» TASKS FOR THIS EXERCISE
a - In the Pinot SASL_SSL configuration thread, what value is assigned to "sasl.mechanism" in the working table config?
b - Carry on the Pinot SASL_SSL configuration thread from the point where it stops.

» GIVEN PASSAGE
<<<<
We don't use sasl atm but are considering it. I can take a look and will share any findings.
👍 1
s
hi @User I am able to resolve this , will share table config in a while, you can take a look at it. many many thanks pinot team to take this up quickly and for supporting: @User, @User @User, @User
n
that’s great! yes please, we’ll put streamConfigs from your config as a reference for sasl_ssl in the docs, thank you 🙂
m
Thanks @User
s
hi @User, @User, Please find the below working config for connecting sasl_ssl :
Copy code
{
  "tableName": "calrecord",
  "tableType": "REALTIME",
  "segmentsConfig": {
    "schemaName": "calrec",
    "timeColumnName": "fixTimestamp",
    "allowNullTimeValue": false,
    "replication": "1",
    "replicasPerPartition": "1",
    "completionConfig": {
      "completionMode": "DOWNLOAD"
    }
  },
  "tenants": {
    "broker": "DefaultTenant",
    "server": "DefaultTenant",
    "tagOverrideConfig": {}
  },
  "tableIndexConfig": {
    "invertedIndexColumns": [],
    "rangeIndexColumns": [],
    "rangeIndexVersion": 1,
    "autoGeneratedInvertedIndex": false,
    "createInvertedIndexDuringSegmentGeneration": false,
    "sortedColumn": [],
    "bloomFilterColumns": [],
    "loadMode": "MMAP",
    "streamConfigs": {
      "streamType": "kafka",
      "stream.kafka.topic.name": "tscrpinot",
      "stream.kafka.broker.list": "xxxx:9092",
      "stream.kafka.consumer.type": "lowlevel",
      "stream.kafka.consumer.prop.auto.offset.reset": "largest",
      "stream.kafka.schema.registry.url": "<https://xxx.cloud>",
      "stream.kafka.consumer.factory.class.name": "org.apache.pinot.plugin.stream.kafka20.KafkaConsumerFactory",
      "stream.kafka.decoder.prop.schema.registry.rest.url": "<https://xxx.cloud>",
      "sasl.mechanism": "PLAIN",
      "stream.kafka.decoder.prop.basic.auth.credentials.source": "USER_INFO",
      "<http://stream.kafka.decoder.prop.schema.registry.basic.auth.user.info|stream.kafka.decoder.prop.schema.registry.basic.auth.user.info>": "schema_registry_username:schema_registry_password",
      "security.protocol": "SASL_SSL",
      "sasl.jaas.config": "org.apache.kafka.common.security.scram.ScramLoginModule required username=\"kafkausername\" password=\"kafkapassword\";",
      "stream.kafka.decoder.class.name": "org.apache.pinot.plugin.inputformat.avro.confluent.KafkaConfluentSchemaRegistryAvroMessageDecoder",
      "realtime.segment.flush.threshold.rows": "0",
      "realtime.segment.flush.threshold.size": "0",
      "realtime.segment.flush.threshold.time": "24h",
      "realtime.segment.flush.autotune.initialRows": "3000000",
      "realtime.segment.flush.threshold.segment.size": "500M"
>>>>
» DATA
<<<<
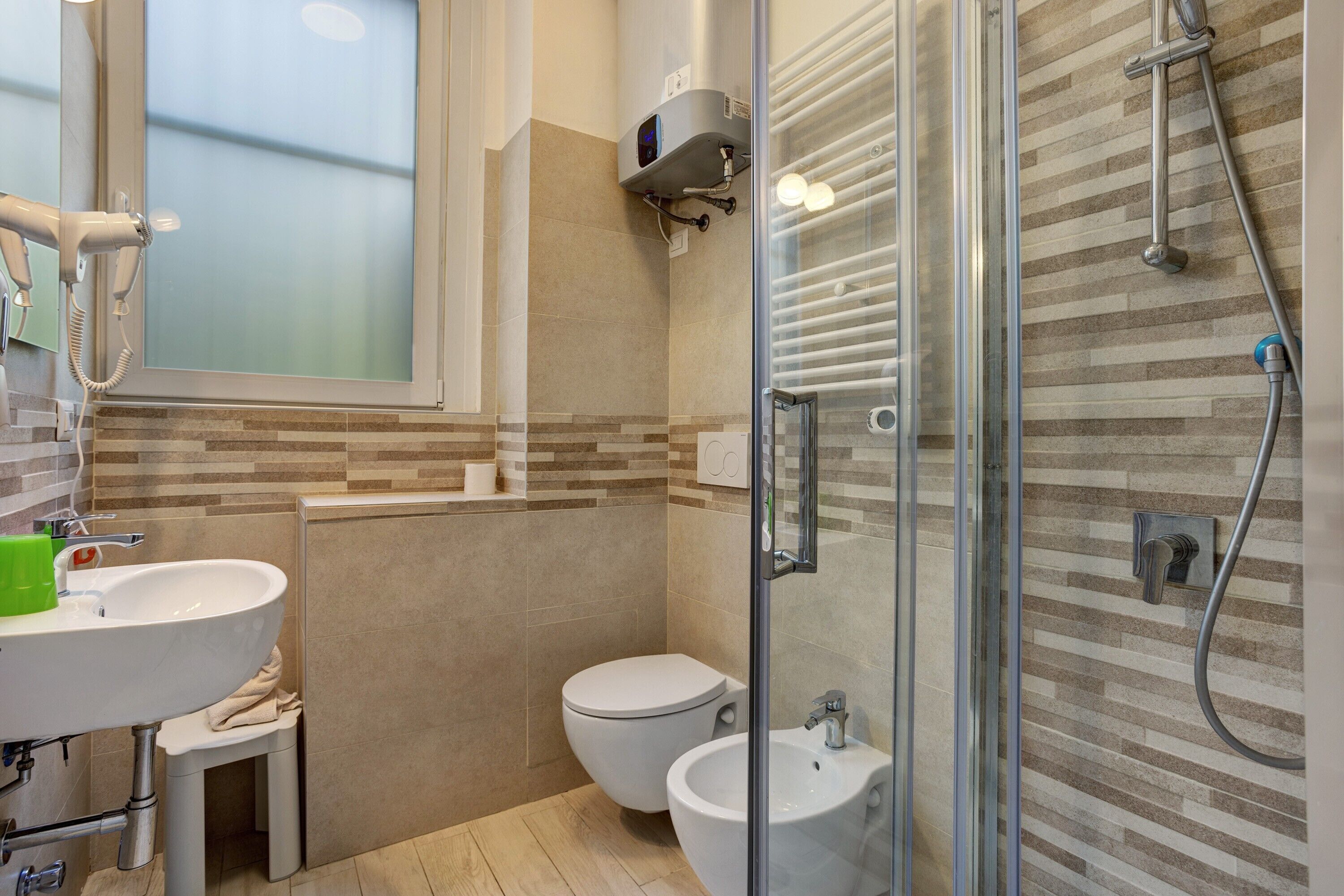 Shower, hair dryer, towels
>>>>
<<<<
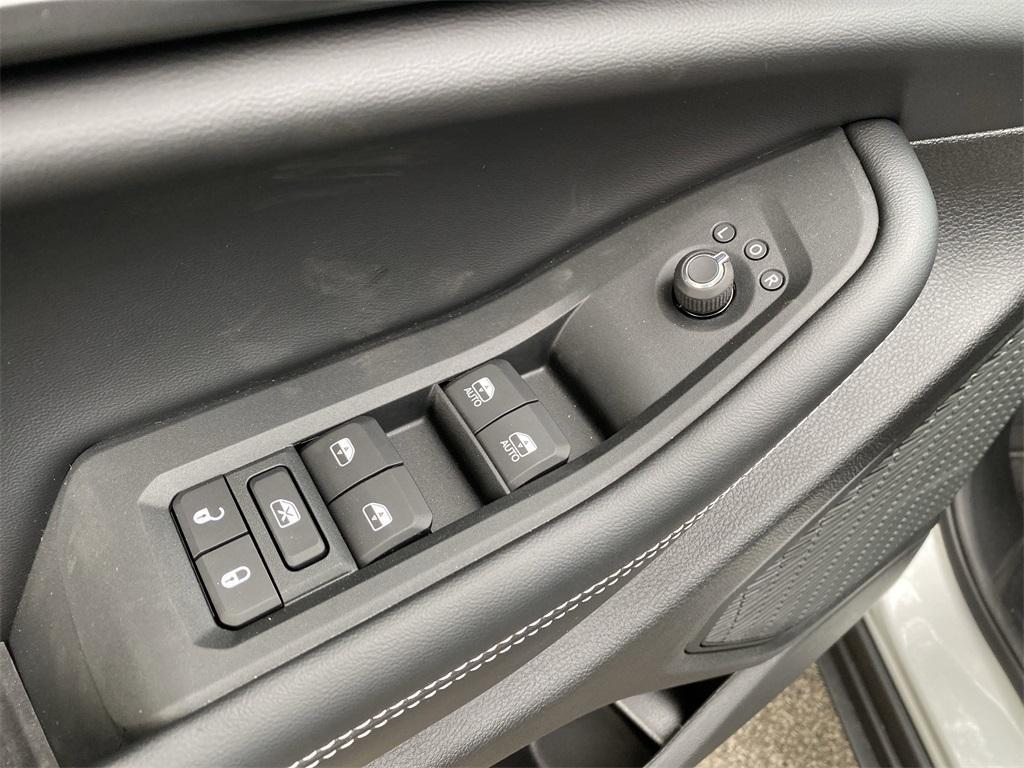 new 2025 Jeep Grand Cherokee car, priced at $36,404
>>>>
» OUTPUTS BY TASK
a - PLAIN

b -
    },
    "onHeapDictionaryColumns": [],
    "varLengthDictionaryColumns": [],
    "enableDefaultStarTree": false,
    "enableDynamicStarTreeCreation": false,
    "aggregateMetrics": false,
    "nullHandlingEnabled": false
  },
  "metadata": {},
  "quota": {},
  "routing": {
    "instanceSelectorType": "strictReplicaGroup"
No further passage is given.